That’s quite a challenge. What lessons have you learned?
We know that the silver bullet to lifetime value is donor satisfaction. But how many of us know what drives donor satisfaction? Why?
We are obsessed with spreadsheets, analysis and segmentation, yet we are not equally obsessed with how donors think and feel about their relationship with our charity. Why?
I believe there are two answers to these questions ‘Why?’.
First, we don’t actually know what to do. We know we should be “building relationships” but we don’t actually know what that means in terms of what we should be doing differently day by day. We don’t come to the office each day thinking about our donors. We come to the office each day thinking about the results of the last mailing, and our plans for the next.
Secondly, in our organisations the Appeals Director’s success or otherwise is most likely to be measured by the Finance Director, based upon the expenditure on fundraising in the year, and the income that that achieves in the year. Is the ROI, year on year, increasing or decreasing? This can lead to short-termism; reducing costs, achieving the budget, reviewing the management accounts month by month, and not long-termism, focusing ruthlessly on donor satisfaction.
- Donor perceives your organization to be effective in trying to achieve its mission
- Donor knows what to expect from your organization with each interaction.
- Donor receives timely “thank you’s”
- Donor receives opportunities to make his or her views known
- Donor is given the feeling that he or she is part of an important cause
- Donor feels his or her involvement is appreciated
- Donor receives information showing who is being helped
(Thanks to Roger Craver, and his book, Retention Fundraising.)
But they aren’t pinned above people’s desks.
They should be.
There are some specifics.
- We should communicate with donors often enough that we are part of their lives. If you think you are doing donors a favour by going silent on them, you don’t understand why they are donors. There is an assumption that people don’t want our communications. Our aspiration is that donors look forward to their next communication from us. Every contact and communication should move the relationship on. Every communication should re-enforce the donor’s decision to be a donor. Increase satisfaction, loyalty and LTV.
- Charities are acting in the best interests of their beneficiaries if they think with a 5 – 10 year time horizon, not a 1 year one. We must demonstrate to Trustees that satisfaction and LTV are more important than cash. Annual cash targets for activities, and maximising LTV, are an oxymoron. But we need cash. So there must be a balance.

* **Tasks to complete**
1. In the excerpt on donor satisfaction, who is most likely to measure the Appeals Director's success?
2. Carry on the excerpt on donor satisfaction from its last sentence.
None of the items are needed for this work.

Records contained in a dataset
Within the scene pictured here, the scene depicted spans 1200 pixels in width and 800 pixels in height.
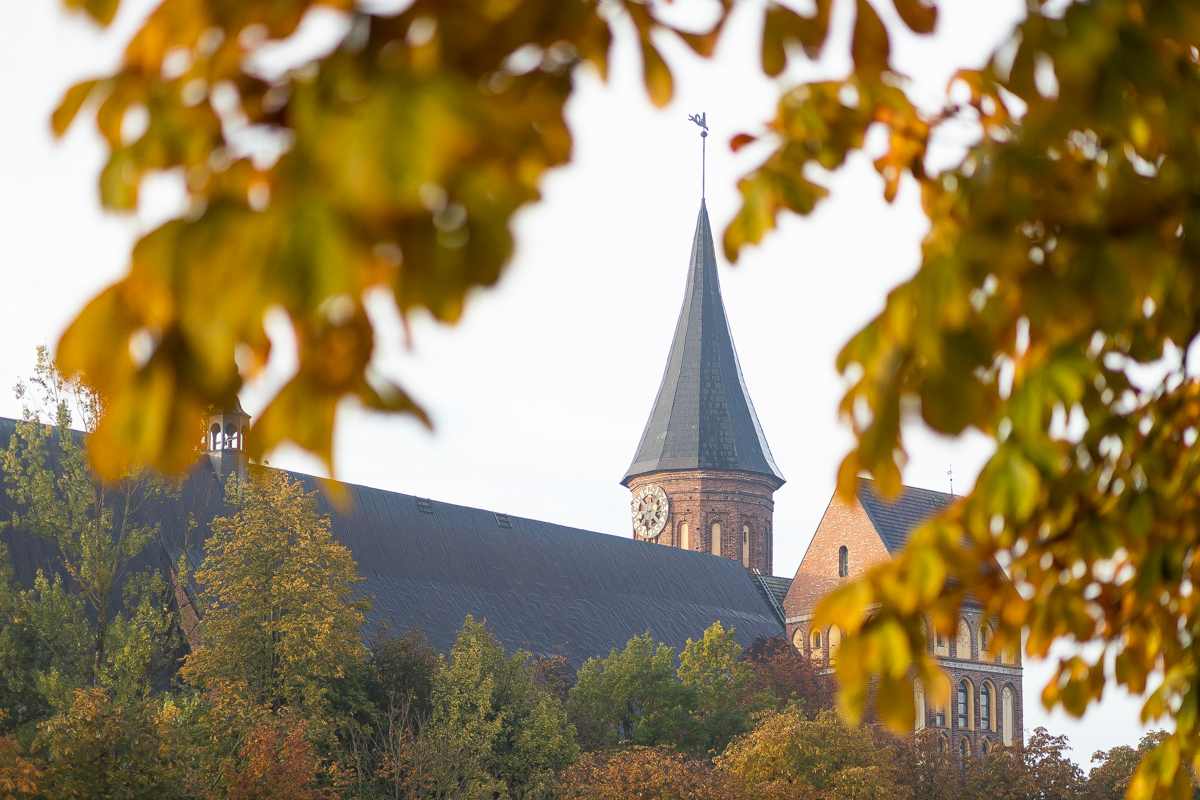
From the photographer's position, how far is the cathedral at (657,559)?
133ft

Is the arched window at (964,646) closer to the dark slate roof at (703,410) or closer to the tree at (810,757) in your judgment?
the dark slate roof at (703,410)

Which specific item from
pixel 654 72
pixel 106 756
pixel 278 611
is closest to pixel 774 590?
pixel 278 611

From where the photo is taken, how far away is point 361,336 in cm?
133

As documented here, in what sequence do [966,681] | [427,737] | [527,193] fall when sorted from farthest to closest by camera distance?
[966,681]
[427,737]
[527,193]

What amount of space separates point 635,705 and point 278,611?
12.1m

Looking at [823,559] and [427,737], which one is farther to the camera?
[823,559]

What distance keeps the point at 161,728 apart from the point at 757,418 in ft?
153

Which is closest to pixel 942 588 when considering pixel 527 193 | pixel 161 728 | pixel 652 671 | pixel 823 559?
pixel 527 193

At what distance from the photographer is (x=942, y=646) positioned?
1806 inches

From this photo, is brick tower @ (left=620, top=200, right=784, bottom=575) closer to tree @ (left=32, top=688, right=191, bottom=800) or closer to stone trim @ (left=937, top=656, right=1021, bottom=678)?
stone trim @ (left=937, top=656, right=1021, bottom=678)

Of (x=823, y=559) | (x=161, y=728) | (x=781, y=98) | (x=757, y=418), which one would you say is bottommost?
(x=161, y=728)

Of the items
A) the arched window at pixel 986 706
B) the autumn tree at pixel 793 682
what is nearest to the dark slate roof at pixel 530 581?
the autumn tree at pixel 793 682

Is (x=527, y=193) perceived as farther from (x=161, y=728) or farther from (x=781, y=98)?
(x=161, y=728)

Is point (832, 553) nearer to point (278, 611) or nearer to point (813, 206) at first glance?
point (278, 611)
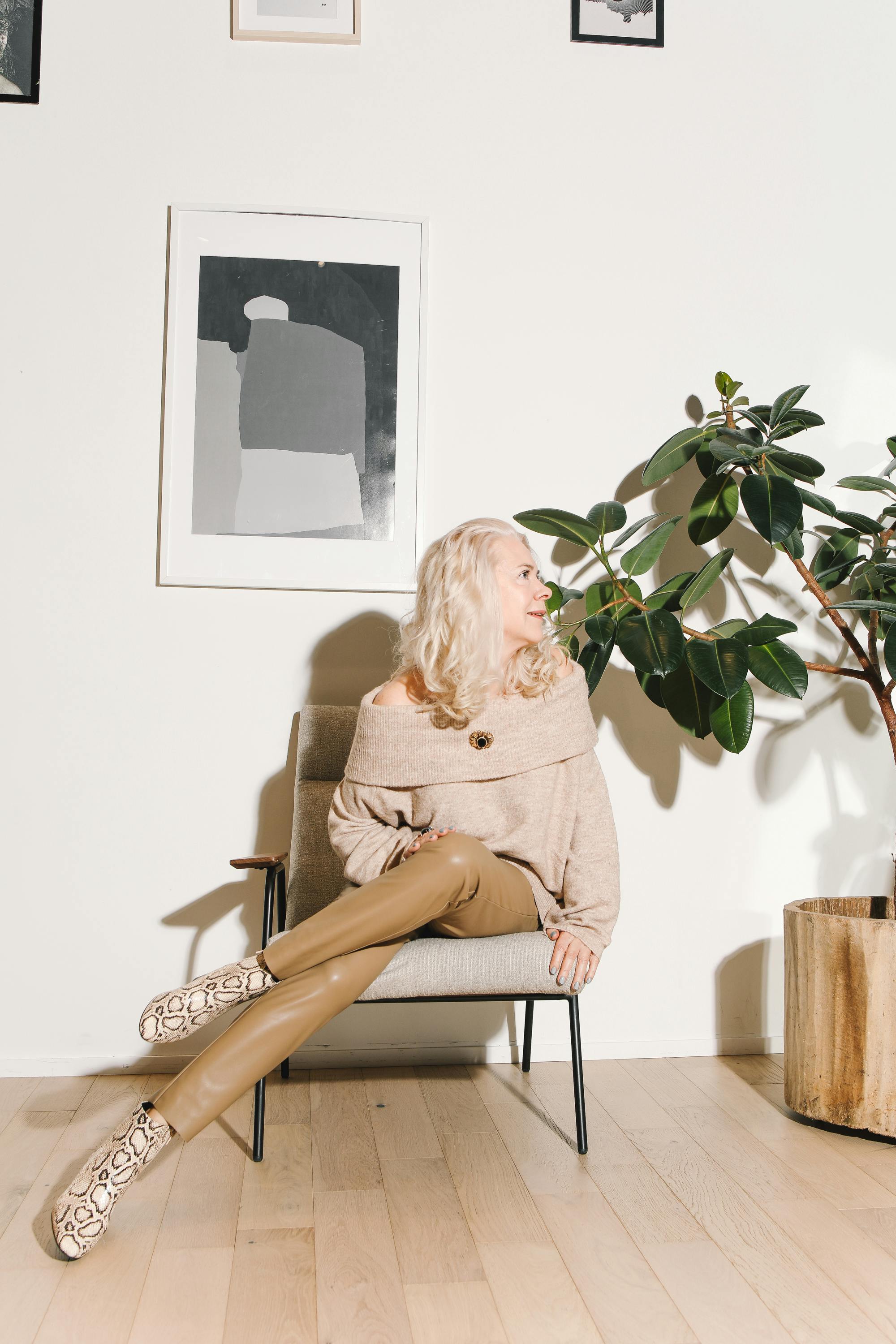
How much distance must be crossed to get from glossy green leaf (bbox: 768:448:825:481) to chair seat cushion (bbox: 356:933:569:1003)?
1225 mm

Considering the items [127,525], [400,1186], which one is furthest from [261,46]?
[400,1186]

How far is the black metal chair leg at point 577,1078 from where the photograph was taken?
1964 mm

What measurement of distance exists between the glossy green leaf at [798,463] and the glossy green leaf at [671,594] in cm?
32

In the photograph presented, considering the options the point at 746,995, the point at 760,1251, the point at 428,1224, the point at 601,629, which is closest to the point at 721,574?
the point at 601,629

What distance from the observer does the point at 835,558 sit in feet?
8.22

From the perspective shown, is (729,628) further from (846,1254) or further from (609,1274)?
(609,1274)

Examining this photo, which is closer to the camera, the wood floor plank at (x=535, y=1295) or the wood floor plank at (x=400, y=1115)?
the wood floor plank at (x=535, y=1295)

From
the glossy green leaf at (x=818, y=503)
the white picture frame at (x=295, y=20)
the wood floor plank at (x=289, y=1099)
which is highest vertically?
the white picture frame at (x=295, y=20)

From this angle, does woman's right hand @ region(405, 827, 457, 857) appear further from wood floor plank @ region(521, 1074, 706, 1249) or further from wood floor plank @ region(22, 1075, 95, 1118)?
wood floor plank @ region(22, 1075, 95, 1118)

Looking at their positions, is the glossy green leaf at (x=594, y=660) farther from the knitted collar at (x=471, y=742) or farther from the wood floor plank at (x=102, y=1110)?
the wood floor plank at (x=102, y=1110)

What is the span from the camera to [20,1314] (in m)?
1.43

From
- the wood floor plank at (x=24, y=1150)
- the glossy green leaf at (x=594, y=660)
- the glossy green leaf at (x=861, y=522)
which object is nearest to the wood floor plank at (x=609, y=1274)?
the wood floor plank at (x=24, y=1150)

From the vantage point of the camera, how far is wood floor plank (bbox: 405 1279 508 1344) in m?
1.36

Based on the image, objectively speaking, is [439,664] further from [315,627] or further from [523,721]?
[315,627]
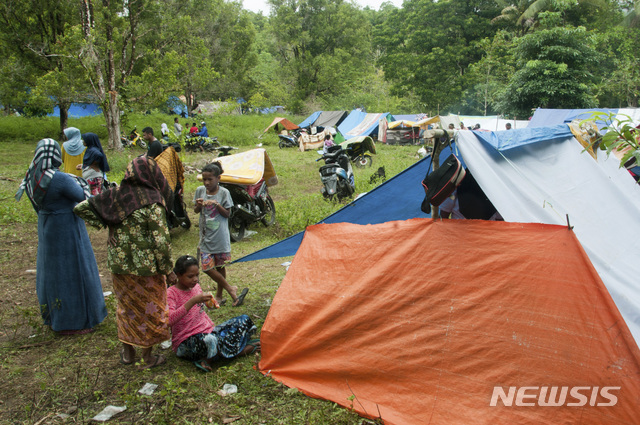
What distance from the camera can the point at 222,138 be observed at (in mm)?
19391

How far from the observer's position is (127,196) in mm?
2951

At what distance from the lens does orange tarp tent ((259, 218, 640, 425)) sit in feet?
7.61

* **The results**
1. The Finance Director.

2.
- Giving should be about philanthropy, not guilt.
- We should give donors small problems they can imagine solving, not big problems that emphasize how small they are. People decline to do what they can do because they feel bad about what they can’t do. Who is the hero? Our charity, for the fantastic work we do, or the donor, for making it possible? Each communication should be about the donor, and what they will accomplish through their investment.
Building donor Loyalty is the biggest challenge facing us today, and the biggest opportunity. First, Appeals Directors need to buy in to a new paradigm that embraces LTV as the measure we should be most concerned about, and increasing satisfaction is the key driver of loyalty, and thence LTV. Then they need to decide what they want to do to make that real. Then they need to demonstrate this to the Senior Management team. Once they are convinced, they need to create the tactics for convincing the Trustees.
Retention is the door to the future of fundraising. With acquisition becoming more and more expensive, retention is the only way forward. And the most significant thing we can do is to improve satisfaction, which we are in charge of, to measure it and improve it.
Hopefully, in ten years time, we will judge fundraising by a different set of metrics, which focuses on satisfaction, loyalty and LTV, not appeal by appeal, whilst recognising the need for annual cash budgets. It isn’t ‘either / or’, it’s ‘both / and’.
At the moment, we talk relationships, but manage short-term performance.